London 2013: Theatre Highlights

 
 
 

A deliciously diverse year on the stage sees a cluster of Hollywood A-Listers flock to London's Theatreland, writes Rachel Halliburton

The arrival of 'Charlie and the Chocolate Factory' this summer in a production directed by Sam Mendes is not the only reason this year's theatre looks like a sweetbox. Worries that London might suffer the equivalent of a cultural famine in 2013 after the theatrical and artistic glut surrounding the Olympics should be allayed by a line-up including Judi Dench, Helen Mirren, Daniel Radcliffe, Rowan Atkinson, and Jude Law.

If you're looking for a challenge – the equivalent of toffee for the brain – the big classics include 'Henry V' and 'Sweet Bird of Youth'. Should you prefer the citric tang of new writing then there's 'Chimerica' directed by wunderkind Rupert Goold, or 'The Audience' by Peter 'Frost/Nixon' Morgan. And if you just want the suck-it-and-see of bold experimentalism, then a new site specific work at Somerset House 'In the Beginning Was The End' kicks off the theatrical year.

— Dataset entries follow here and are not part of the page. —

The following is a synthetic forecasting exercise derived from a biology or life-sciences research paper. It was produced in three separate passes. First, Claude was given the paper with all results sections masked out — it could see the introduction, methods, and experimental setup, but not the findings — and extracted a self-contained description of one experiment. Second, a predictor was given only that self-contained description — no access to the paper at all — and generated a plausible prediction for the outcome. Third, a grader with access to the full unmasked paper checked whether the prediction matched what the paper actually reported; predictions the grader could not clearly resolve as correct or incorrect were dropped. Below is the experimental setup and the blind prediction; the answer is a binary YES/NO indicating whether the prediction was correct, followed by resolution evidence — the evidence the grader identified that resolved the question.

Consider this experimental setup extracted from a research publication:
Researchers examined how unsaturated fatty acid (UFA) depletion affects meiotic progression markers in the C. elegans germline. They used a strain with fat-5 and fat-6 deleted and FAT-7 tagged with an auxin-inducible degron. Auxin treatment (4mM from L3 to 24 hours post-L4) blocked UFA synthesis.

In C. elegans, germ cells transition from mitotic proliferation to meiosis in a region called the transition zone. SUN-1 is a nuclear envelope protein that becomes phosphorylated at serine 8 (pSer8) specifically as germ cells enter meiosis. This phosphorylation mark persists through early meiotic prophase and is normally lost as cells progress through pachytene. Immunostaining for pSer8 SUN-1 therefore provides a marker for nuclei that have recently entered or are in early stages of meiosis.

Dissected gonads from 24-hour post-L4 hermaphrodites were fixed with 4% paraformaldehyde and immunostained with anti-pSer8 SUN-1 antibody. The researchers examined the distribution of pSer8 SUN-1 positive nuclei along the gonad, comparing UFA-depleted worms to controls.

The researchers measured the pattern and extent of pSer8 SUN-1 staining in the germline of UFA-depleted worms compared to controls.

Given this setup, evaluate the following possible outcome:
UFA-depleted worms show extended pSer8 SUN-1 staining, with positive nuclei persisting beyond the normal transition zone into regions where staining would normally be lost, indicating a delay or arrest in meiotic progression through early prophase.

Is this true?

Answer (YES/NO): YES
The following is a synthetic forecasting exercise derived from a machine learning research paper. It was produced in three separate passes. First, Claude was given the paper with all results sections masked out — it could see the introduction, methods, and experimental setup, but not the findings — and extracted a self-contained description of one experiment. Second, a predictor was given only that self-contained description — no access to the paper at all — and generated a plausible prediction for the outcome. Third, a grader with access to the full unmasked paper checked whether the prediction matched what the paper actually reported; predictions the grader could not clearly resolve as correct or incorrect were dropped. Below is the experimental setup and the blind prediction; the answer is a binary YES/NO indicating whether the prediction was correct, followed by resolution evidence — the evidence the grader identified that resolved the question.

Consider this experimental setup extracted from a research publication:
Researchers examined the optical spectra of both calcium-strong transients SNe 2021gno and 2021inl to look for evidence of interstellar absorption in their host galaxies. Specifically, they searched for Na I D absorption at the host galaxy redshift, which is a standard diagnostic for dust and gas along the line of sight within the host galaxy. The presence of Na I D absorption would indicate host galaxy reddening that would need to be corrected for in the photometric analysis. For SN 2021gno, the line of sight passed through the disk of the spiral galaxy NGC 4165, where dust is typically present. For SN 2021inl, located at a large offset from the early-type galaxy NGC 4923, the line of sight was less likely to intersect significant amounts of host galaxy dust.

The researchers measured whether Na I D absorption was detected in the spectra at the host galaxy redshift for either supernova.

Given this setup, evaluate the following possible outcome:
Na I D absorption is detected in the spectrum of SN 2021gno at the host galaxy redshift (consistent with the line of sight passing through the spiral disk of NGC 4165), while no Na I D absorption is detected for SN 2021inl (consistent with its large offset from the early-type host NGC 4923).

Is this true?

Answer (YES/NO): NO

It's not just post-Olympic exuberance but post-Jubilee exuberance that's making itself felt, since an obsession with royalty forms a significant strand of West End programming. 'The Audience', which promises to be a highlight, reunites Helen Mirren and Peter Morgan after their Oscar-winning collaboration in 'The Queen'. Here Mirren reprises her role as Elizabeth II – she has confessed she was initially reluctant, but was understandably won over by the artistic team. Stephen 'Billy Elliot' Daldry directs an evening that examines the monarch's relationship with her different prime ministers – Robert Hardy plays Churchill, while Haydn Gwynne plays Thatcher. At time of going to press, it wasn't known if Blair would feature, but hopes must be high that he will, and if so that Michael Sheen will rise once more to the challenge.


Stars of the Grandage season include Judi Dench, Daniel Radcliffe, Jude Law and Ben Whishaw; 'The Captain of Kopenick' at The National

At the end of the year Jude Law becomes the latest actor to take on the challenge of playing 'Henry V', in the final play of the season launched by the Michael Grandage Company in December 2012. When artistic director Sam Mendes left the Donmar Warehouse (Off West End) in 2002 he seemed like an impossible act to follow, but Grandage presided over a golden era that saw the Donmar expand its territory into the West End. Now he in turn has handed over the Donmar, and this year will preside over five productions at the Noel Coward theatre that will reach out to young audiences by offering more than 100,000 tickets at £10. In 'Privates on Parade', which opened at the end of 2012, national treasure Simon Russell Beale plays the cross-dressing Captain Dennis. This is succeeded by Judi Dench and Ben Whishaw - M and Q respectively from 'Skyfall' - combining their considerable forces for 'Peter and Alice', a new play by John Logan. Logan imagines what happened when Alice Liddell Hargreaves (the inspiration for 'Alice Wonderland') met Peter Llewellyn Davies (ditto for 'Peter Pan') at the opening of an exhibition.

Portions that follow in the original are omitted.